Several months ago I posted about Citizen Therapists Against Trumpism, an organization founded by psychologist Bill Doherty during the presidential campaign. Now Doherty has announced the formation of its replacement, Citizen Therapists for Democracy, an international dues-paying association dedicated to newly evolving goals.
As Doherty stated in his launch-related email, goals of Citizen Therapists for Democracy include the following:
- Learning and spreading transformative ways to practice therapy with a public dimension
- Rebuilding democratic capacity in communities
- Resisting anti-democratic ideologies and practice
Some excerpted points from the Citizen Therapists FAQ section:
If it’s partisan politics (vote for my candidate or party), then it doesn’t have a place in therapy. But if politics broadly means how people with different views figure out how to live together and govern themselves—and then the policies that emerge from this process—then it’s game for conversation in therapy.
To be quite concrete, if you treat anxious or depressed Latino or Muslim clients who are frightened about Trumpism (and anti-Semitism is on the rise), is your job only to treat their symptoms or to also oppose the public xenophobia? We believe the nature of our work inherently combines public and private.
Keep in mind that Citizen Therapists for Democracy is not an “anti” movement. We are promoting democracy and public mental health, and in those contexts will oppose threats from any quarter. Further, there is collective power when members of a healing profession engage the public domain in their role as professionals.
On the matter of the blank slate, it’s really a myth in therapy.
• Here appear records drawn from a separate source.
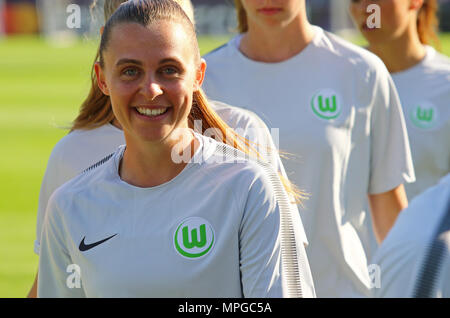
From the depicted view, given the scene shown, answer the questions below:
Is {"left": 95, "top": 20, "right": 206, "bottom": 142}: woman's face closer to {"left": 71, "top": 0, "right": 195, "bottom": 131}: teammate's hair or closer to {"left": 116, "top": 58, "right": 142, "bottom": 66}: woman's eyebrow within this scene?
{"left": 116, "top": 58, "right": 142, "bottom": 66}: woman's eyebrow

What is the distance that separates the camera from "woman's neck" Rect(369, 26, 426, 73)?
439cm

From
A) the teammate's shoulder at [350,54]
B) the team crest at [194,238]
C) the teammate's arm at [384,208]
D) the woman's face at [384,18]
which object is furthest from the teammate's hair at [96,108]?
the woman's face at [384,18]

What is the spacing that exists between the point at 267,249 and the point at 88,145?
0.94m

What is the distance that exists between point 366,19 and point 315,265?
1.27 m

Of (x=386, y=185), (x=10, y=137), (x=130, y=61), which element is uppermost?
(x=130, y=61)

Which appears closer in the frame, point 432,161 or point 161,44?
point 161,44

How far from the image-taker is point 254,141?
286cm

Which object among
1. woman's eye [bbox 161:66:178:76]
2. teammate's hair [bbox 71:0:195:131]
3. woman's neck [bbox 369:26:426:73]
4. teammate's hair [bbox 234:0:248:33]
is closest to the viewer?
woman's eye [bbox 161:66:178:76]

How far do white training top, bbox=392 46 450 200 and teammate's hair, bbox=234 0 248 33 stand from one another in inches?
35.3

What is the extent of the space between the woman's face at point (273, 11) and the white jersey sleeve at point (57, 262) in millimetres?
1240

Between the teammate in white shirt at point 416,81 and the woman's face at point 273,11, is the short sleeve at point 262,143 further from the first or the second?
the teammate in white shirt at point 416,81

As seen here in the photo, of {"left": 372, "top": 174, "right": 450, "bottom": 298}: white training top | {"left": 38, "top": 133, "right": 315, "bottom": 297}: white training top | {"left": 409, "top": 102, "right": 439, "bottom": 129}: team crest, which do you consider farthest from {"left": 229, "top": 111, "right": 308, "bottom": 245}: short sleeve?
{"left": 409, "top": 102, "right": 439, "bottom": 129}: team crest
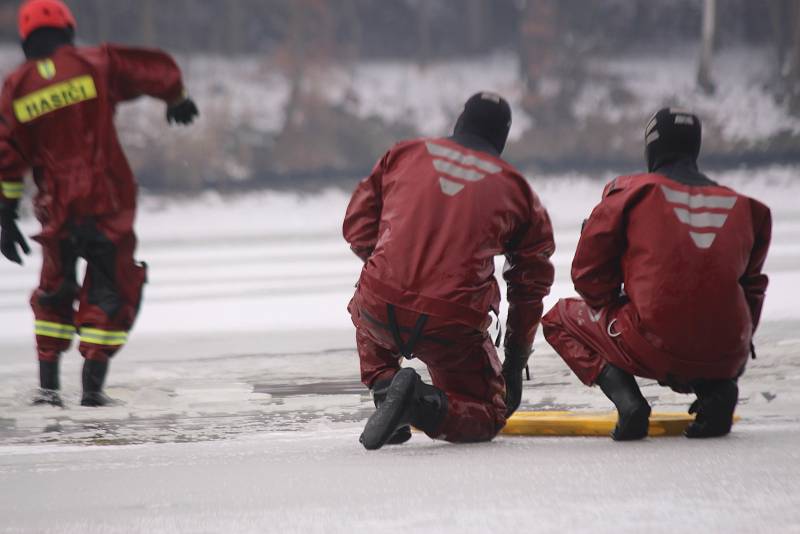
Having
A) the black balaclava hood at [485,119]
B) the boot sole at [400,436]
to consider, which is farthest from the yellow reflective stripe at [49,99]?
the boot sole at [400,436]

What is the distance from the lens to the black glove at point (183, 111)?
4594mm

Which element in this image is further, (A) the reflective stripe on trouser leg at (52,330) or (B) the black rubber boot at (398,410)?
(A) the reflective stripe on trouser leg at (52,330)

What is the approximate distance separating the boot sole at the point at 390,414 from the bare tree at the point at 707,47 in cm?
1661

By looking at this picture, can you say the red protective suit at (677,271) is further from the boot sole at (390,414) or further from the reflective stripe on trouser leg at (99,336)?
the reflective stripe on trouser leg at (99,336)

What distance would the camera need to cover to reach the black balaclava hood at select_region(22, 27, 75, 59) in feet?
14.4

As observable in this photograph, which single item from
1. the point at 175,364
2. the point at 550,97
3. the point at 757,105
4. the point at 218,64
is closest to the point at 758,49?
the point at 757,105

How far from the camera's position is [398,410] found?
10.0 ft

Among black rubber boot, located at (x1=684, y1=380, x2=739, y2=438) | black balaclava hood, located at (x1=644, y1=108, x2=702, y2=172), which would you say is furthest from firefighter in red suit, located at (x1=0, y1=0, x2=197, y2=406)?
black rubber boot, located at (x1=684, y1=380, x2=739, y2=438)

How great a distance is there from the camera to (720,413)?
3.26 metres

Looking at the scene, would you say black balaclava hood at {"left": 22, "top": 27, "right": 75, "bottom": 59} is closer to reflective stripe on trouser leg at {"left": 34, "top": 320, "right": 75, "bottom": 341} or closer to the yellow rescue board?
reflective stripe on trouser leg at {"left": 34, "top": 320, "right": 75, "bottom": 341}

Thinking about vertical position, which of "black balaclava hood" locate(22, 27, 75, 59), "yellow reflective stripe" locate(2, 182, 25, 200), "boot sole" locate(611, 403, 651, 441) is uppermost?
"black balaclava hood" locate(22, 27, 75, 59)

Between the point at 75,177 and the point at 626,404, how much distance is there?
2.19 meters

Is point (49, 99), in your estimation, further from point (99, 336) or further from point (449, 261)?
point (449, 261)

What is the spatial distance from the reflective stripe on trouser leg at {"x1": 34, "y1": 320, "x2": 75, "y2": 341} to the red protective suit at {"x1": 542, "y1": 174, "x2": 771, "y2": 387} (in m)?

If a client learns that his/her therapist is in an organization that opposes aspects of Trumpism, well, that’s probably not going to be such a big surprise based on lots of assumptions the client has already made (you drive a Prius and have the New Yorker magazine in the waiting room). In the same way, if a client worries out loud about family members being rounded up and deported, and the therapist agrees that this is a scary public policy, is this not a validation rather than a misuse of therapist power?
The social forces that allowed Donald Trump the man to become President, and that are rising around the world, are so much bigger than his personality that focusing on a diagnosis risks marginalizing the contributions of therapists. Once mental health professionals took a diagnostic position during the campaign, that’s all the media wanted to know from them—before the media moved on to more interesting topics.
“You’re probably NOT a good fit if any of the following is a big ‘yes’ for you” (from the website):
- Your main focus for action now is making sure Trump is a one-term President with a Democratic Congress after two years.
- You think that therapists must continue to beat the drum that Trump has a personality disorder that makes him unfit to be President.
- Your main approach to Trump supporters in the White working class is help them see how they’ve been duped.
- You believe that Progressive politics has most of the answers to our nation’s problems, with Conservatives having little or nothing to offer.
- It would feel weird to have Conservative therapists share a social change organization with you.